_Description of the task_
Begin at the line that contains "From point 269,111, point" and write out every line through the end of the records, with the requests unchanged. In the answers, multiply each coordinate by 2.45 and round it to a whole number, with halves rounded up.

[Records from a data source]
§
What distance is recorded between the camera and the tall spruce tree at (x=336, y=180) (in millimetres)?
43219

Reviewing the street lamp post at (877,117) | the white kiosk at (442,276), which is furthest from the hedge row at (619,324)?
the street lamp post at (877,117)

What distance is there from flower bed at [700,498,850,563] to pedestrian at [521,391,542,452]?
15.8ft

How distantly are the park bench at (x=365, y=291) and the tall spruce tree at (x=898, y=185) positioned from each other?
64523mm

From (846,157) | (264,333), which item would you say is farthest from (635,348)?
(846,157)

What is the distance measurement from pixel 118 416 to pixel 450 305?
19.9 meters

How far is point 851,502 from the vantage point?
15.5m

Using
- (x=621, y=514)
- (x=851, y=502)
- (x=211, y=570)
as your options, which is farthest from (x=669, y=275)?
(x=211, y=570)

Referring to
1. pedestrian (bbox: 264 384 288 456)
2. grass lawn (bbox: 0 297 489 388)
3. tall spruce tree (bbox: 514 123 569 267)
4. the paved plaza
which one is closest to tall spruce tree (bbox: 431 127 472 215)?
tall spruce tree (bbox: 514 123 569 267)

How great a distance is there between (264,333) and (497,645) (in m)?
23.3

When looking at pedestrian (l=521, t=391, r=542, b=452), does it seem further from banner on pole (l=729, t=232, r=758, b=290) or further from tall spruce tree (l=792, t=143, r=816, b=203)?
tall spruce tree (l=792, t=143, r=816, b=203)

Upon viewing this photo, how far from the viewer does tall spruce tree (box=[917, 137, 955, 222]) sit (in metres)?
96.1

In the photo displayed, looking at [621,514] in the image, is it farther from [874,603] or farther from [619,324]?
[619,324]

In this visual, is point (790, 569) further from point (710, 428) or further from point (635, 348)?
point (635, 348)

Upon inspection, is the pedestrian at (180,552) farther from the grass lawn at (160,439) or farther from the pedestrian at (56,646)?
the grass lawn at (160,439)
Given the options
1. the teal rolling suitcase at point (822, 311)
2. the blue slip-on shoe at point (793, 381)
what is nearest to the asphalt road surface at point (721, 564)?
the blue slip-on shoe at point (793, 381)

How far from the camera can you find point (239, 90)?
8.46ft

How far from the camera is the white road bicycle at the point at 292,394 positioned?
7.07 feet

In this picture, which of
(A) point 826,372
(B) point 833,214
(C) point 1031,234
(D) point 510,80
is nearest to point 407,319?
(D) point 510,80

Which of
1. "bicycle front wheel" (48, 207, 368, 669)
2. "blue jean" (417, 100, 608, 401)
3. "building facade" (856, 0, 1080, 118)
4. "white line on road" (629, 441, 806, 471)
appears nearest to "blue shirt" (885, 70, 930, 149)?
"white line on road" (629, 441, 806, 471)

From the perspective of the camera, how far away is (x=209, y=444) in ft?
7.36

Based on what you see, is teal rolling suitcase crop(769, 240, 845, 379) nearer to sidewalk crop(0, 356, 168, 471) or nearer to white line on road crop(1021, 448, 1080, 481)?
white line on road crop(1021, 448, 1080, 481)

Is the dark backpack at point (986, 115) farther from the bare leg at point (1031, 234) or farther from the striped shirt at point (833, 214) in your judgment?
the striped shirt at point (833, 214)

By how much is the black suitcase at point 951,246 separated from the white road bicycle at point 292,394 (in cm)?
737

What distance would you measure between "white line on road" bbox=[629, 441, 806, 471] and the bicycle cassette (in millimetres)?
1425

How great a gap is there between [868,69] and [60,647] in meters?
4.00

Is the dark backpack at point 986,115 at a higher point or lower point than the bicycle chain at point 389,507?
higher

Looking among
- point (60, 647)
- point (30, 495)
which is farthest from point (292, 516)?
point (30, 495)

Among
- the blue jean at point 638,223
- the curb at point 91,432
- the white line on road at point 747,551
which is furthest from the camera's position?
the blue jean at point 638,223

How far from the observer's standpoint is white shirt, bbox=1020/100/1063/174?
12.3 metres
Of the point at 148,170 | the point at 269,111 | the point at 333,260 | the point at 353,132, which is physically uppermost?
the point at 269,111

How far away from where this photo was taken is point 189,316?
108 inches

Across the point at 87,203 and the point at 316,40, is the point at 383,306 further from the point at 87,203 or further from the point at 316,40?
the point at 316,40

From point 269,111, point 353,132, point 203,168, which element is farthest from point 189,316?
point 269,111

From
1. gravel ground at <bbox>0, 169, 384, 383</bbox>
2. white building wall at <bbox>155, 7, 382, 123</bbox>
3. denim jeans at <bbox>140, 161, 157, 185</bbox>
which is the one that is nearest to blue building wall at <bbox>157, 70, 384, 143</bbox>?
§
_In response_
From point 269,111, point 353,132, point 203,168, which element is farthest from point 189,316?
point 659,272

From
1. gravel ground at <bbox>0, 169, 384, 383</bbox>
2. white building wall at <bbox>155, 7, 382, 123</bbox>
3. denim jeans at <bbox>140, 161, 157, 185</bbox>
which is the one that is nearest to blue building wall at <bbox>157, 70, 384, 143</bbox>?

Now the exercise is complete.